Framed Autograph & Poem - 1965

Original signature in blue ballpoint pen on onion skin book tissue overlay, framed with early image of Auden, along with a typescript of his popular poem Funeral Blues. Included is the original mailing envelope postmarked 1965 with return address and notations in Auden’s own hand, pre-addressed by Columbus, Ohio, bookseller/collector Paul North, in which Auden mailed the autograph, likely intended for pasting into one of Auden’s books.
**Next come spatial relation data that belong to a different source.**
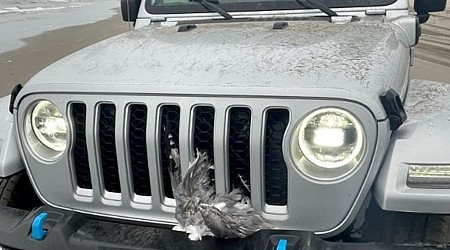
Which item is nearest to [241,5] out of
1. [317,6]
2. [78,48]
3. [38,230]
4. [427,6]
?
[317,6]

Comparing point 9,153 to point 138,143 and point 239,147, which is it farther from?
point 239,147

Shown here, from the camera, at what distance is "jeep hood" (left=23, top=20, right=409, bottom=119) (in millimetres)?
2029

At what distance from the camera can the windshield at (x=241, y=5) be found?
324cm

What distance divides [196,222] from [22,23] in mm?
13992

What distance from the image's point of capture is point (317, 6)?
318cm

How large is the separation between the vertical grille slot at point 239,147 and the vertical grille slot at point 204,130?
7 centimetres

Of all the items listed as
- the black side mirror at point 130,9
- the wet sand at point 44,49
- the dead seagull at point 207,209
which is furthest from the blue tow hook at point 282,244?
the wet sand at point 44,49

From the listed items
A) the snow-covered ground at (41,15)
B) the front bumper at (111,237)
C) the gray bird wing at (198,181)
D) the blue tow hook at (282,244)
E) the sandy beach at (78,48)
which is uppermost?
the gray bird wing at (198,181)

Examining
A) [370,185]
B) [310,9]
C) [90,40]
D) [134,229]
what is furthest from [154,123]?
[90,40]

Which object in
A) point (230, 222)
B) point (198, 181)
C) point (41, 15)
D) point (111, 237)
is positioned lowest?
point (41, 15)

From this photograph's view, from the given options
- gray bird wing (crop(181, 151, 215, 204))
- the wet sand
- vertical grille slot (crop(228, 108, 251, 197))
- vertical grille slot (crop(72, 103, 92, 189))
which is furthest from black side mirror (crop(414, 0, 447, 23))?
the wet sand

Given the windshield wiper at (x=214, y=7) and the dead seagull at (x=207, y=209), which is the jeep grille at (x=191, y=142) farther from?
the windshield wiper at (x=214, y=7)

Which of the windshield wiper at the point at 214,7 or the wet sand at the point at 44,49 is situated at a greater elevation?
the windshield wiper at the point at 214,7

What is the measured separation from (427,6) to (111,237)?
2.31 metres
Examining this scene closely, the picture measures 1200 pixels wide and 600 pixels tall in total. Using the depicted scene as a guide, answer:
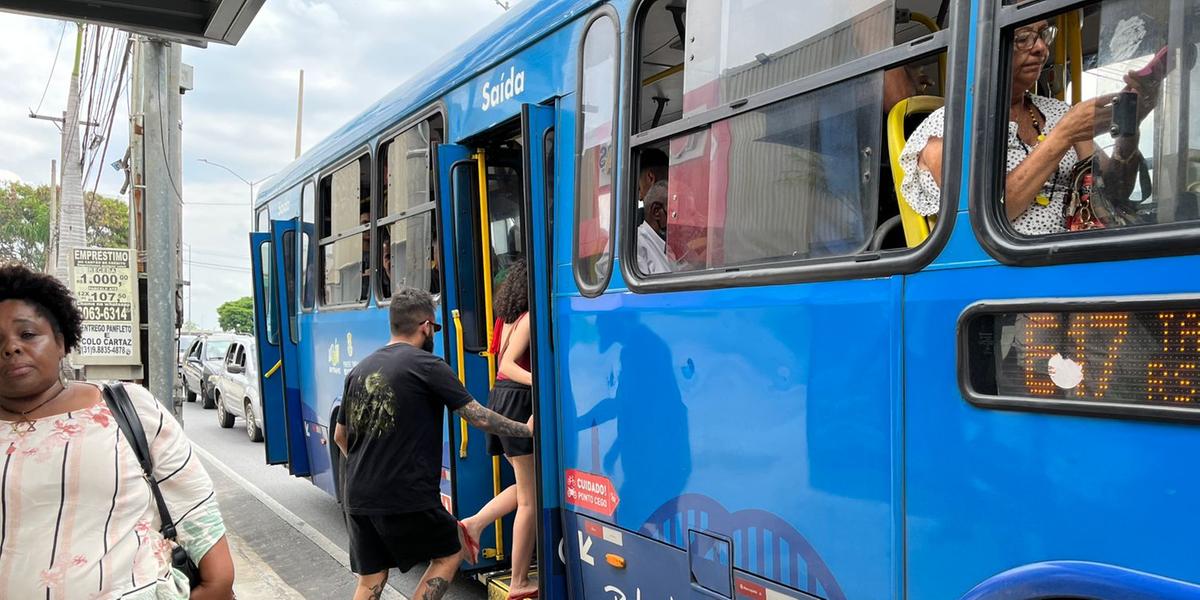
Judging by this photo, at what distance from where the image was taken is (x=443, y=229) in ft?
14.1

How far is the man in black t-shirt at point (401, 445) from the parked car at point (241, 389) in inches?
347

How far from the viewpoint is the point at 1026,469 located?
192 cm

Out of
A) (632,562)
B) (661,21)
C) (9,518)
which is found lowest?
(632,562)

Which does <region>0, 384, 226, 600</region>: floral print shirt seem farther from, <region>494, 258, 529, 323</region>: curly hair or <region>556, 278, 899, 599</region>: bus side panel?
<region>494, 258, 529, 323</region>: curly hair

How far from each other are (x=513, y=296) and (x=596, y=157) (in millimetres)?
1116

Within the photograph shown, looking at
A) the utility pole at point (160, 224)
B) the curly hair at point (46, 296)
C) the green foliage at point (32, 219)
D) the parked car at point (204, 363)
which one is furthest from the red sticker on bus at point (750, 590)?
the green foliage at point (32, 219)

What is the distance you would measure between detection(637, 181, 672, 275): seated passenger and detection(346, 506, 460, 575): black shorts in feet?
5.32

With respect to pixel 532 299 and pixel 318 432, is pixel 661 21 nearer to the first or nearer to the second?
pixel 532 299

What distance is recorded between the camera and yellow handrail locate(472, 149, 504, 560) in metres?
4.43

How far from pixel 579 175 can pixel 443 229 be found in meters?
1.02

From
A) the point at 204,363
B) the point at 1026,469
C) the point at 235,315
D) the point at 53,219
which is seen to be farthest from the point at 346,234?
the point at 235,315

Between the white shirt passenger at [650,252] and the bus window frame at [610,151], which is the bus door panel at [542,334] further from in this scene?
the white shirt passenger at [650,252]

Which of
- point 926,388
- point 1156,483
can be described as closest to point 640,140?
point 926,388

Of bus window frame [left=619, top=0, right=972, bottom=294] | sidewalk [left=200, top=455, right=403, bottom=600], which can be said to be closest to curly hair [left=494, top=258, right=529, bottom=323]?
bus window frame [left=619, top=0, right=972, bottom=294]
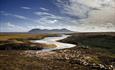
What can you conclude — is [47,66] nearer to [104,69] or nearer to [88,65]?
[88,65]

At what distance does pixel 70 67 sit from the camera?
23281 millimetres

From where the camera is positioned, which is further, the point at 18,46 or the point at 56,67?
the point at 18,46

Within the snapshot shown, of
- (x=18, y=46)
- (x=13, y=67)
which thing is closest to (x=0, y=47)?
(x=18, y=46)

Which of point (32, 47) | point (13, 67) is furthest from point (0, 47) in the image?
point (13, 67)

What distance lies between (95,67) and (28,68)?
318 inches

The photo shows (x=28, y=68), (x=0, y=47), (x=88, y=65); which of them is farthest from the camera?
(x=0, y=47)

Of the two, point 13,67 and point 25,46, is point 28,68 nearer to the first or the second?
point 13,67

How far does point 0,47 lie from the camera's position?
4528 centimetres

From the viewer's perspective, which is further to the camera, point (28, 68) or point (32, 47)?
point (32, 47)

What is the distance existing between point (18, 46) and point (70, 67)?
87.5ft

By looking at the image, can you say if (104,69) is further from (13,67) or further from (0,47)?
(0,47)

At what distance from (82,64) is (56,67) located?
399cm

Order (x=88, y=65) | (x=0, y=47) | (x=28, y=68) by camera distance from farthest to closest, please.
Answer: (x=0, y=47) < (x=88, y=65) < (x=28, y=68)

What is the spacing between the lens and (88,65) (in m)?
24.7
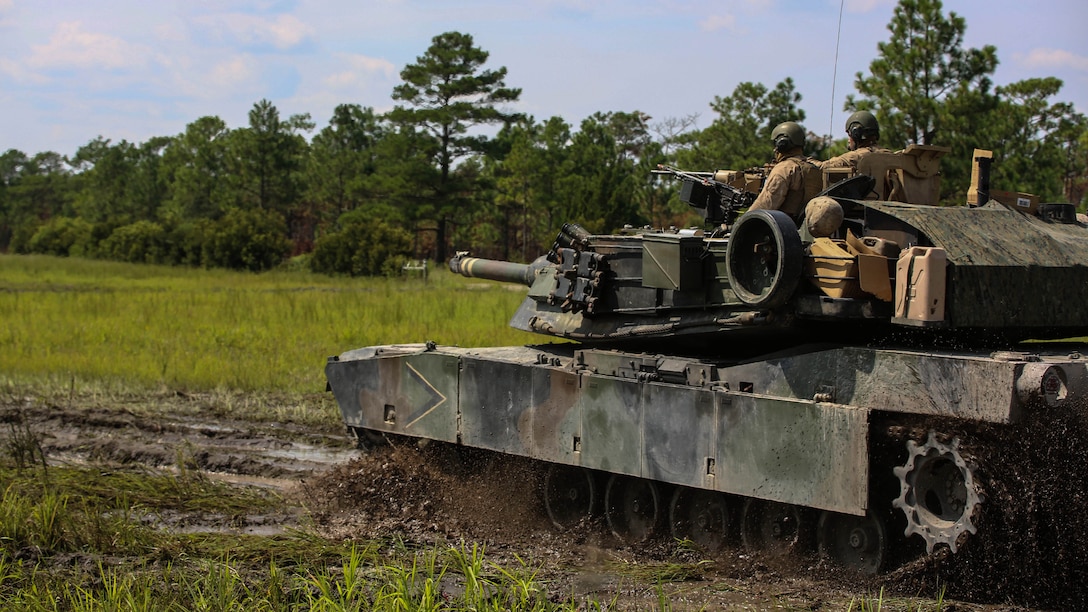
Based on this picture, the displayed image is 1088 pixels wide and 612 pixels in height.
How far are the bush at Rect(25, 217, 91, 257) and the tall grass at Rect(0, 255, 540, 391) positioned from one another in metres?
25.3

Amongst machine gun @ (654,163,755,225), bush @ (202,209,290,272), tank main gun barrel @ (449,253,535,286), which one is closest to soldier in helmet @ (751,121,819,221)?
machine gun @ (654,163,755,225)

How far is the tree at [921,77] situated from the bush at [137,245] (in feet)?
105

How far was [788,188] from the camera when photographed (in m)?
8.58

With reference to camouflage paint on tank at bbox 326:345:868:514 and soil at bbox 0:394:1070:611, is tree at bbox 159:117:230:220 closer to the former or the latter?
soil at bbox 0:394:1070:611

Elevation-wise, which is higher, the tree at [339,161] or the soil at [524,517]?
the tree at [339,161]

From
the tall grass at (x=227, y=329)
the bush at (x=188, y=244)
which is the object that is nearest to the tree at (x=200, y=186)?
the bush at (x=188, y=244)

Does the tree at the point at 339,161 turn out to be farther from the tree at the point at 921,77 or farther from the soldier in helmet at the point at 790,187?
the soldier in helmet at the point at 790,187

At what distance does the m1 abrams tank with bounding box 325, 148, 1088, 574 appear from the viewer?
23.0 ft

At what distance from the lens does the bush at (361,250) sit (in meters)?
38.8

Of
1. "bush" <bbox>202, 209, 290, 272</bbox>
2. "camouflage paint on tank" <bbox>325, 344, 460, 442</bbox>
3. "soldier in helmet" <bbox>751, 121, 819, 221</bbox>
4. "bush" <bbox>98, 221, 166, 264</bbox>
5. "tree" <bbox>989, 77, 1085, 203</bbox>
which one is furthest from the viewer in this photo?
"bush" <bbox>98, 221, 166, 264</bbox>

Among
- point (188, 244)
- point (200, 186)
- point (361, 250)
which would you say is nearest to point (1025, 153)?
point (361, 250)

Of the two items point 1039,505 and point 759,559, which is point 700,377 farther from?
point 1039,505

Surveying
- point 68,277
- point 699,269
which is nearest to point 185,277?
point 68,277

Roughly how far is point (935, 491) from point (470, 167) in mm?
44971
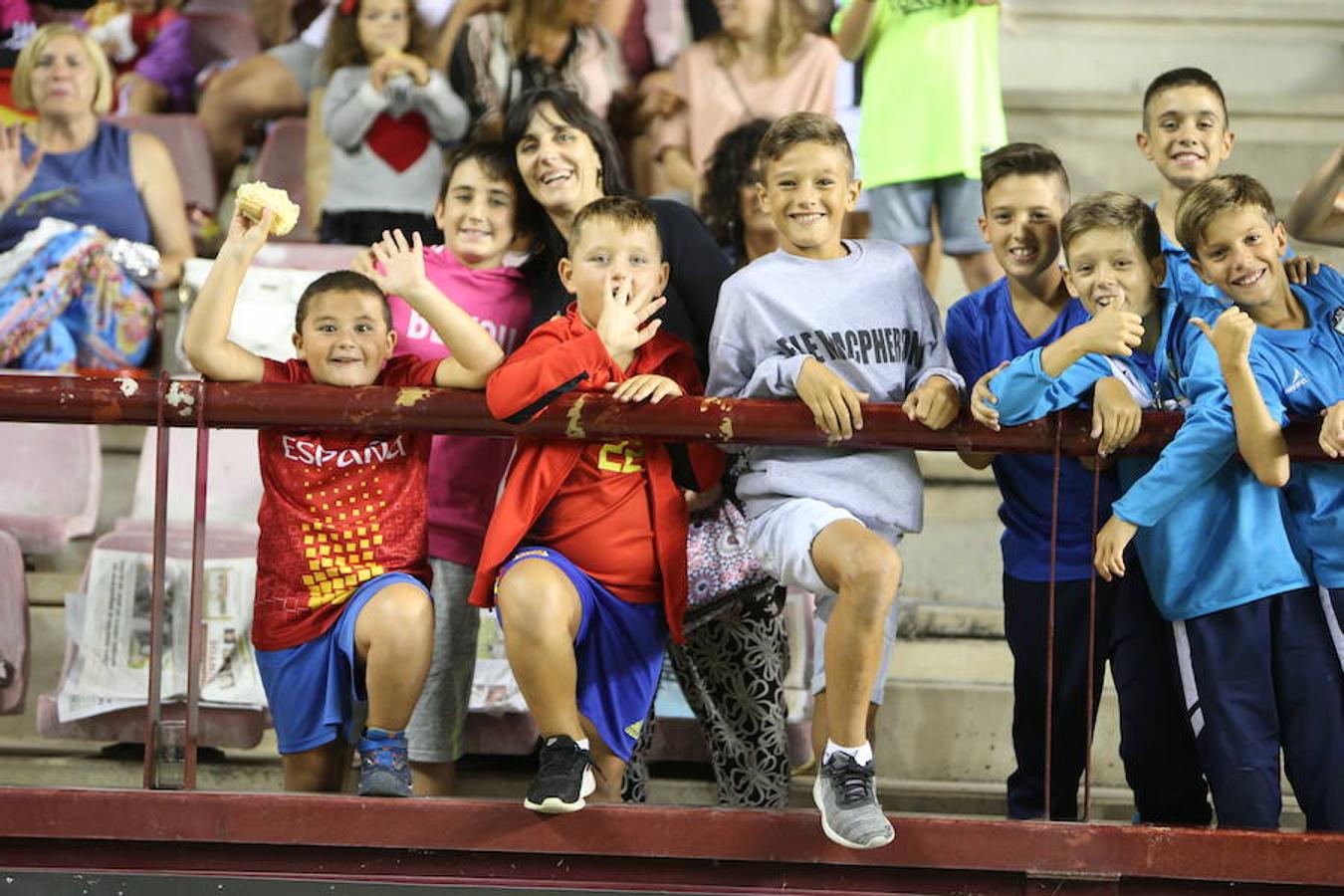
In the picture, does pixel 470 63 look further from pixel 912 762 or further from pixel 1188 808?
pixel 1188 808

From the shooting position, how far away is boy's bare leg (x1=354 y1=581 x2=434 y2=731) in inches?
124

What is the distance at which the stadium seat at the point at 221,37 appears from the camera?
6.57m

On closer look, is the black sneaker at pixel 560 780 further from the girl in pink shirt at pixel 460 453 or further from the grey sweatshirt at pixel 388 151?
the grey sweatshirt at pixel 388 151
WYSTAN HUGH AUDEN (1907-1973), who signed his works W. H. Auden, was an Anglo-American poet, regarded by many as one of the greatest writers of the 20th century. His work is noted for its stylistic and technical achievements, its engagement with moral and political issues, and its variety of tone, form and content. The central themes of his poetry are love, politics and citizenship, religion and morals, and the relationship between unique human beings and the anonymous, impersonal world of nature.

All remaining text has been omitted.